Pipo era encarador. La primera vez que se cruzaron, él y la vendedora latina de la confitería Cruasán, sólo atinó a mirarla. Se angustió a mares por no haberle dicho nada en los ojos y estuvo deprimido todo el día por su cobardía ante el amor que inmediatamente presintió nacer.
Entrar a la confitería se había convertido en una telenovela para exportación. Todos los piropos vencidos eran esgrimidos por Pipo en su versión más cursi ante la vida, cada palabra era medida como con calibres de precisión alemana. Nada de sorpresas ni lugar para la espontaneidad. Todos eran víctimas de una incomodidad graciosa e involucrados torpemente, enmarañados de panes y susurros.
Él tomaba el paquete de bizcochos como si ella le entregara los dedos para las alianzas; creo adivinar dos piernas cruzándose detrás del mostrador, temblando, diciendo si a todo. Pipo se daba vuelta de un golpe buscándome a su izquierda, escondiendo la sonrisa tras un “vamos botija” porque nunca me llamaba Iván. Se sentía un verdadero galán, pero cobarde.
Repartíamos el vuelto y enfilábamos al cordoncito de la playa de estacionamiento, justo enfrente de la confitería, para comer tres facturas cada uno, o bizcochos, según la denominación a uno u otro lado del río. Me imagino a la vendedora buscándonos entre los autos de la avenida, enamorada del bueno de Pipo por su galantería, pero también por la puntualidad. Siete minutos tardábamos en salir de la fábrica, cruzar la avenida y caminar hasta la panadería. Era evidente que allí no trataban bien a los empleados, todos cabizbajos y sumisos, rendidos a esa hora de la tarde. Él era su remanso, y la puntualidad le daba seguridad, previsión, preparación.
Pero un día llegaría la traición. Algo pasó. Habíamos llegado a la esquina de la pensión, y mirábamos un auto viejo –raro en ese mundo que se renovaba minuto a minuto solo porque sí- estacionado detrás de una camioneta gigante. Justo de allí salió Azimel –de quien todavía no sabíamos nombre ni origen- entre una marea de esquives y miradas. Su presentación en el barrio yorugua del sur de Ámsterdam fue cruzar la calle como aprendió en el microcentro de Buenos Aires: mal.
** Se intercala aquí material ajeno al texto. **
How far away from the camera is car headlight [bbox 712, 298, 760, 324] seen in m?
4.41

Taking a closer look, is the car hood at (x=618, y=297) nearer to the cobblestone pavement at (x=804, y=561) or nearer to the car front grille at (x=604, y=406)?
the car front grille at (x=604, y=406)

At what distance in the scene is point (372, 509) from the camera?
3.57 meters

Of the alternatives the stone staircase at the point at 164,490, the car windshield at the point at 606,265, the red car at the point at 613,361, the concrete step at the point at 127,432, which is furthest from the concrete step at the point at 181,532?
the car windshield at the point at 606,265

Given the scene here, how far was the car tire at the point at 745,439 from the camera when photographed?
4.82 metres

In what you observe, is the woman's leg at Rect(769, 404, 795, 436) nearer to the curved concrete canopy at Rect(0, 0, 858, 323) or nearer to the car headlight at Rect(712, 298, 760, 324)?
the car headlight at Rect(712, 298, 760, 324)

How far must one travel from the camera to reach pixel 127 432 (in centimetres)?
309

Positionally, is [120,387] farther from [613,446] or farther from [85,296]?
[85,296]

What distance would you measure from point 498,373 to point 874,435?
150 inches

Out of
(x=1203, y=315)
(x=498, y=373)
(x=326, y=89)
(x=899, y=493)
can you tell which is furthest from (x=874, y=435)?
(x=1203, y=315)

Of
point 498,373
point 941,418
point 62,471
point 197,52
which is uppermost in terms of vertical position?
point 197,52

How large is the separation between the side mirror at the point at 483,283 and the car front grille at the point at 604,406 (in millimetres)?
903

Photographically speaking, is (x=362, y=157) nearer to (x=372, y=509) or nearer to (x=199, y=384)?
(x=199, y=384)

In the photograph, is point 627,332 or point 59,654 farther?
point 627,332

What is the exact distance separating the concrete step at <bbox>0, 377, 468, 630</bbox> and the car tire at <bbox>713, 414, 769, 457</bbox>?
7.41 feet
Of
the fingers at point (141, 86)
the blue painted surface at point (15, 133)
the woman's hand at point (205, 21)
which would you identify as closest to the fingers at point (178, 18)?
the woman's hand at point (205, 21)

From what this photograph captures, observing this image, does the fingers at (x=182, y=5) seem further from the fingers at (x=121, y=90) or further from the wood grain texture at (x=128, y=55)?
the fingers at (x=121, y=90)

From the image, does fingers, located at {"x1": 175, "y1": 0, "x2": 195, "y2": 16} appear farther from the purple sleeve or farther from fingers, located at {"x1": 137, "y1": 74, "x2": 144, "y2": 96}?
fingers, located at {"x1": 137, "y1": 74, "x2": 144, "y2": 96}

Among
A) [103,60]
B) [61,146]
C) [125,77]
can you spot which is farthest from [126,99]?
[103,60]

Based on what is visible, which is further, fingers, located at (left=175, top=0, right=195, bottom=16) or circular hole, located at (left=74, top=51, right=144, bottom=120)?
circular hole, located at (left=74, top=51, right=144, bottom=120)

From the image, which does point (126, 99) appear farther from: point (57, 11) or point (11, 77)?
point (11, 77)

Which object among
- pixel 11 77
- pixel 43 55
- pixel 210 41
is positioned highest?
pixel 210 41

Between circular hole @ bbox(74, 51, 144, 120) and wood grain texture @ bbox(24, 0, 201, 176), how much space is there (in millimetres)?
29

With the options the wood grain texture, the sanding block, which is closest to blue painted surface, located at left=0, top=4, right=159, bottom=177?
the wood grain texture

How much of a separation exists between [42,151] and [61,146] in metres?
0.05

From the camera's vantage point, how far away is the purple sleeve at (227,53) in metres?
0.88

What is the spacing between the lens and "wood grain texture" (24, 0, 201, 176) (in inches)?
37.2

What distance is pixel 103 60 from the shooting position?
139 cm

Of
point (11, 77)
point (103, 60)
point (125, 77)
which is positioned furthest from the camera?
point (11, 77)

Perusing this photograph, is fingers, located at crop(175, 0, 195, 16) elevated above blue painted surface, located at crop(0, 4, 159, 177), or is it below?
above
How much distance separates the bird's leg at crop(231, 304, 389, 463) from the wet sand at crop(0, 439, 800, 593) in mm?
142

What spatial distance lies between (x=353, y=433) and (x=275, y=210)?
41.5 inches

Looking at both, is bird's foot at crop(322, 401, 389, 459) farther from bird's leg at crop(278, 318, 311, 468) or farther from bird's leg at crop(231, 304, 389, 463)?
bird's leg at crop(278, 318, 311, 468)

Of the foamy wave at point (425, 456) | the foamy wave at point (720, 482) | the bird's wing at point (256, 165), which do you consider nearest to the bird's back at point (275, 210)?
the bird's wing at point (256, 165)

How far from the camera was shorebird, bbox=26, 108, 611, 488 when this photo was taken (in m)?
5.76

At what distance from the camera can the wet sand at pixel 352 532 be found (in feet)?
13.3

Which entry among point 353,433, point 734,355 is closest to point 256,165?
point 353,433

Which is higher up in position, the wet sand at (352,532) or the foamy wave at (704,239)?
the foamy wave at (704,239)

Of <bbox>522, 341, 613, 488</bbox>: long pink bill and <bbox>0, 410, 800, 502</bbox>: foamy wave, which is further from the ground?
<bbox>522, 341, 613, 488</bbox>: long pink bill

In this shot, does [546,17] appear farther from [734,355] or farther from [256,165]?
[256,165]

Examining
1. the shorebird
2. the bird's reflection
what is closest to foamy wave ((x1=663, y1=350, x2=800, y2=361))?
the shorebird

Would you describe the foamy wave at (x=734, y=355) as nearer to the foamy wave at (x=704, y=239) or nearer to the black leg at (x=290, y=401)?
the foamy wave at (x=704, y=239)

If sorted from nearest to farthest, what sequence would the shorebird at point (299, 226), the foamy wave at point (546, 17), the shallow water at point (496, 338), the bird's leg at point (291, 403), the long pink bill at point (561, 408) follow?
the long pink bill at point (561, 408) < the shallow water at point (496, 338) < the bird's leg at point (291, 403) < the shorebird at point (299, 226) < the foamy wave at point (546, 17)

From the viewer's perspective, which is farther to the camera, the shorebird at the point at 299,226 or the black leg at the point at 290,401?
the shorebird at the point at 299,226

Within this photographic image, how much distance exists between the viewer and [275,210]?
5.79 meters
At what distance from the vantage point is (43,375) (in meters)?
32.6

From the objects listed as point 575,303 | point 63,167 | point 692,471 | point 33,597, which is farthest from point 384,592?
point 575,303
Hizo tres o cuatro pasos delante de nosotros y se metió en el pasillo del hotel, ¡devorada por nuestro propio edificio y no la conocíamos…!
Tardamos un rato en hablar de ella. Mientras el auto se alejaba desapercibido Pipo hizo el primer comentario. Era demasiado bonita para tenerla de vecina; nuestra europea pocilga no se la merecía y nuestra tranquilidad interior tampoco. Nos enamoramos de ella.
Los primeros días ideábamos estrategias para enredarla en una conversación. Aún no había pronunciado una palabra en español, lo que extendía la distancia. Estábamos embobados con la “holando-desconocida” producto de nuestra soledad, sin lugar a dudas.
Nunca imaginaríamos que ella buscando Hungría fue a parar a Los Países Bajos, quedando su valija esperando en el aeropuerto de Budapest. Nosotros que apenas nos comunicábamos con señas en los negocios o que elegíamos qué comprar según hubiese o no vendedores inmigrantes, preferentemente latinos y si eran mujeres mejor, ignorábamos entre tantas cosas, que aquella muchachita espléndida hablaba el dialecto del sur, del vos y el che, del mate y el engaño.
En el trabajo Pipo parecía un embajador, o un agente de turismo. No dejaba de contar de su tierra porque los europeos tampoco dejaban de interrogarlo. A veces les mentía un poco entreverando las historias, los países, los paisajes. A partir de aquellos días, Pipo dejó el espíritu del candombe para vestir provisoriamente la furia existencial del tango.